**Assignment:** Without any of the pictures, transcribe all the lines below exactly.

(Stored data entries)
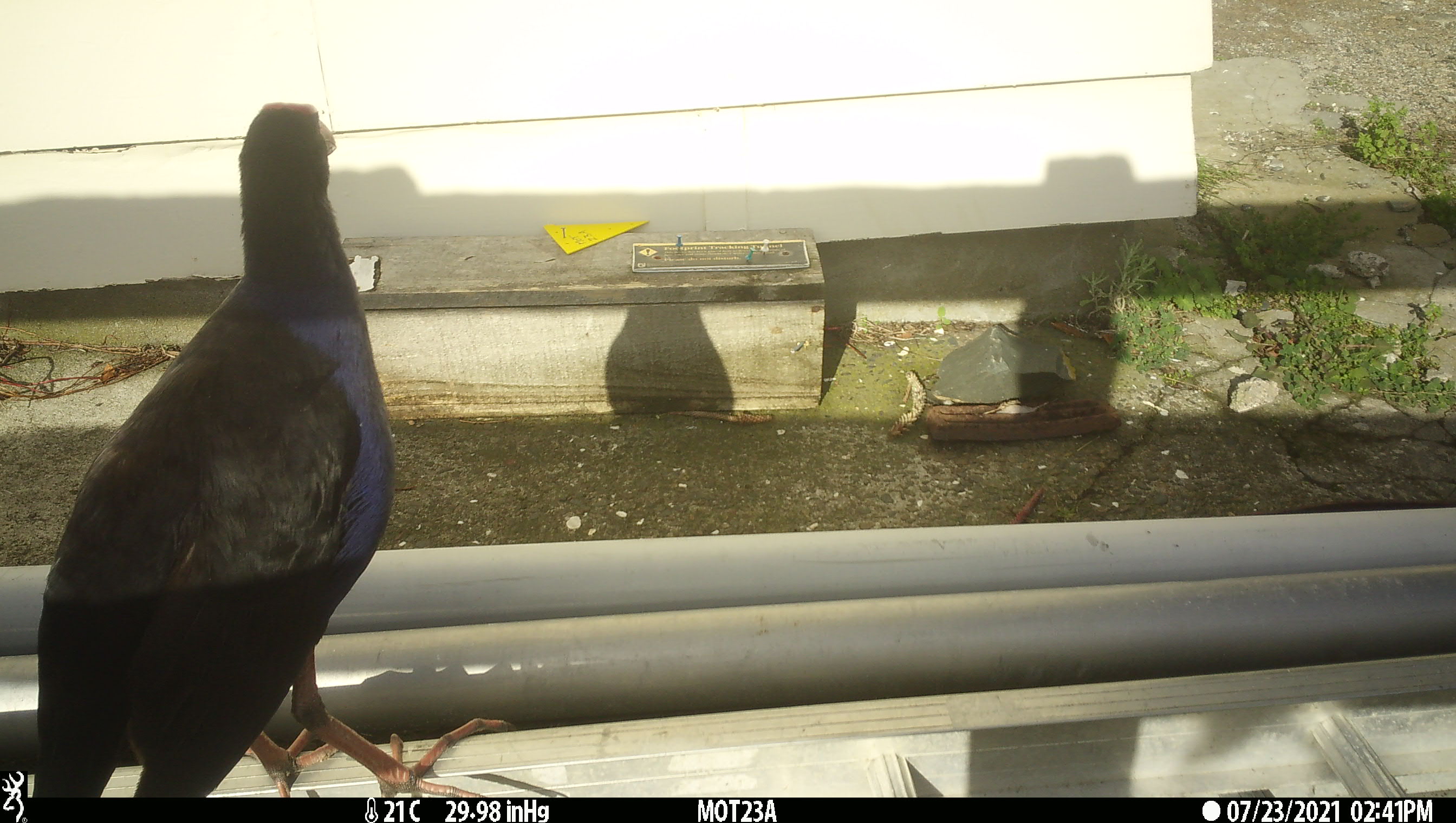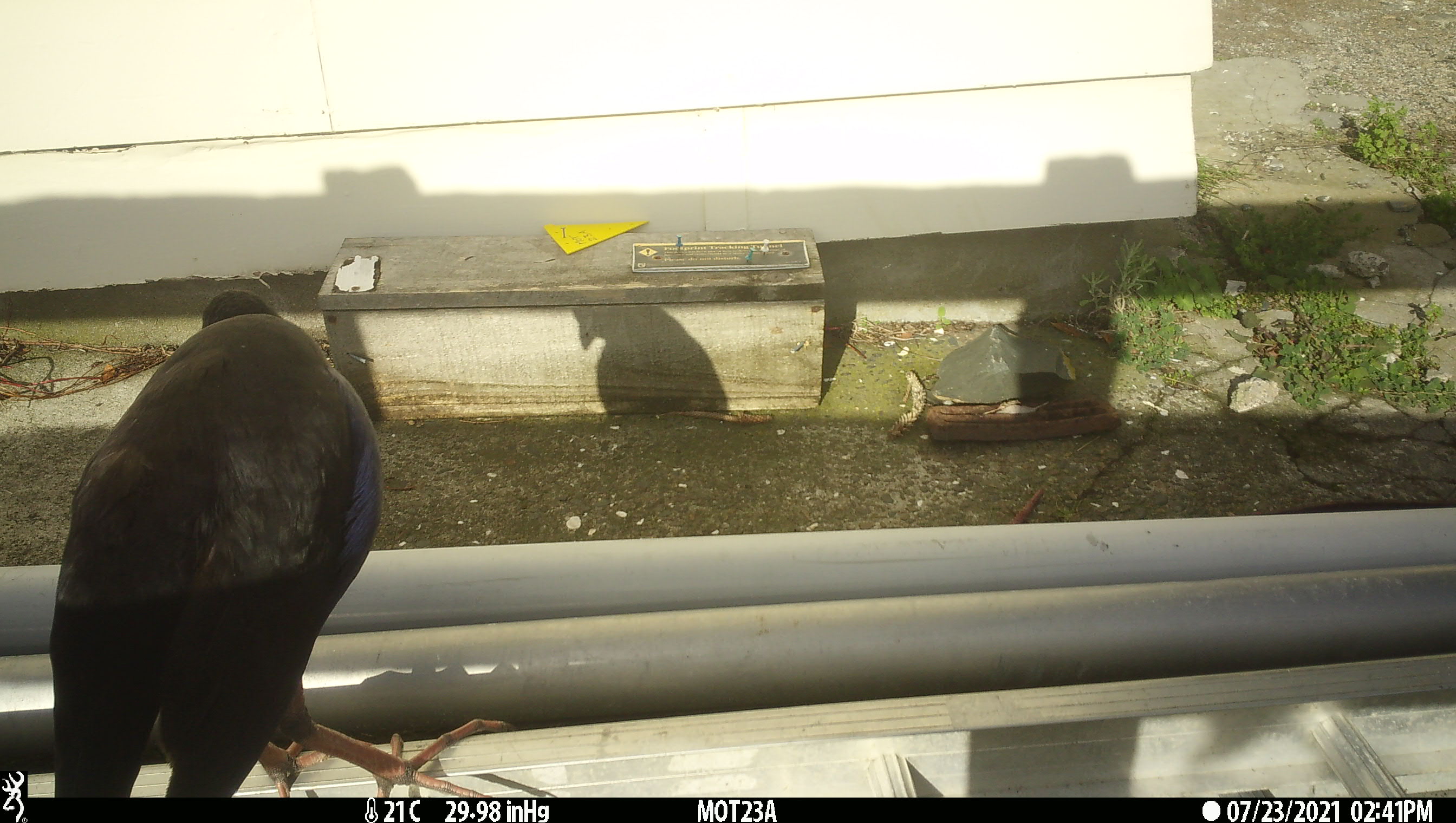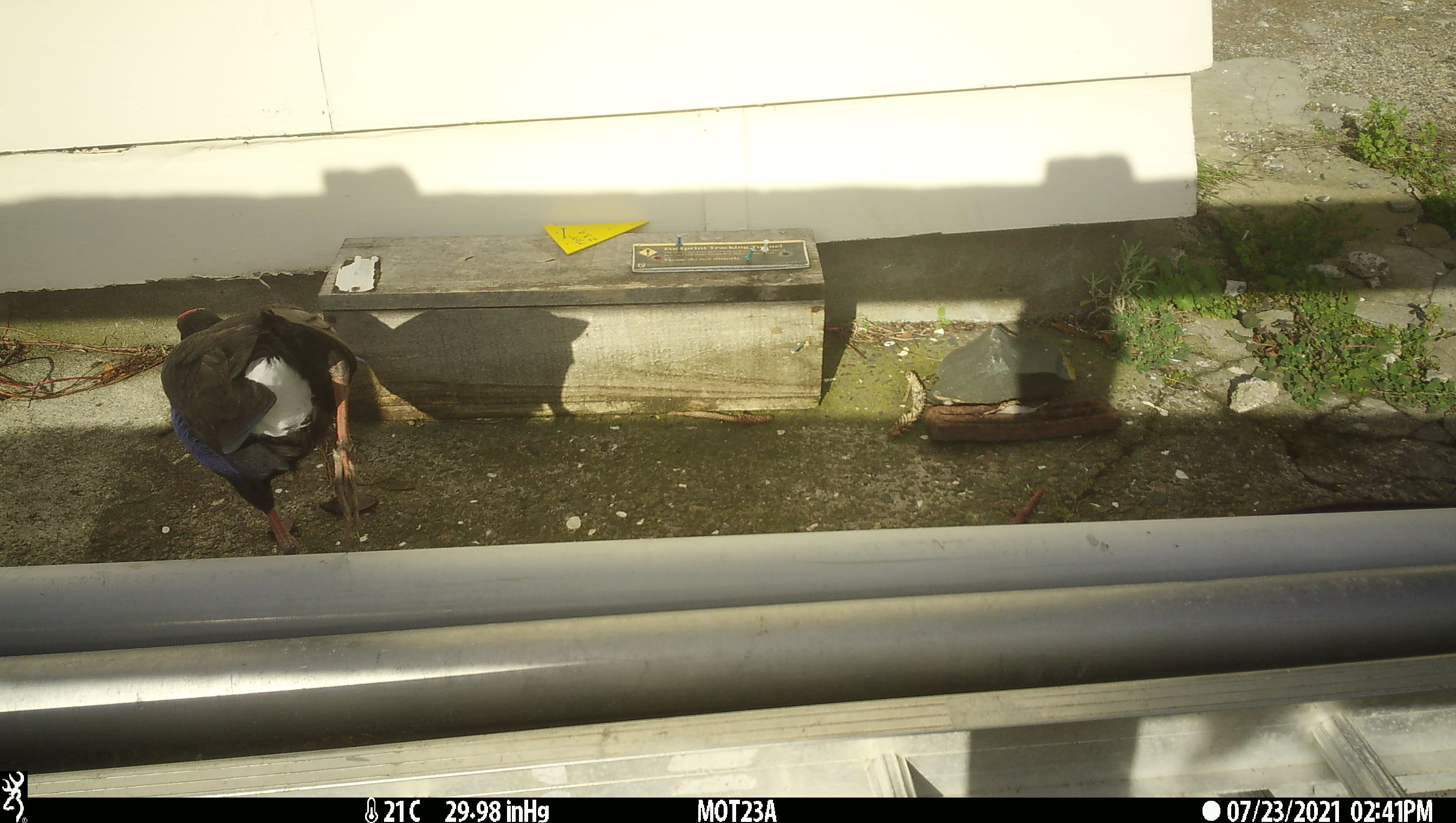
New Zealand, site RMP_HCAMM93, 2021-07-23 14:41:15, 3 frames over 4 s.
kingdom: Animalia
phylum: Chordata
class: Aves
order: Gruiformes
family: Rallidae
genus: Porphyrio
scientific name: Porphyrio melanotus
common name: australasian swamphen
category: pukeko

**Exercise output:**
New Zealand, site RMP_HCAMM93, 2021-07-23 14:41:15, 3 frames over 4 s.
kingdom: Animalia
phylum: Chordata
class: Aves
order: Gruiformes
family: Rallidae
genus: Porphyrio
scientific name: Porphyrio melanotus
common name: australasian swamphen
category: pukeko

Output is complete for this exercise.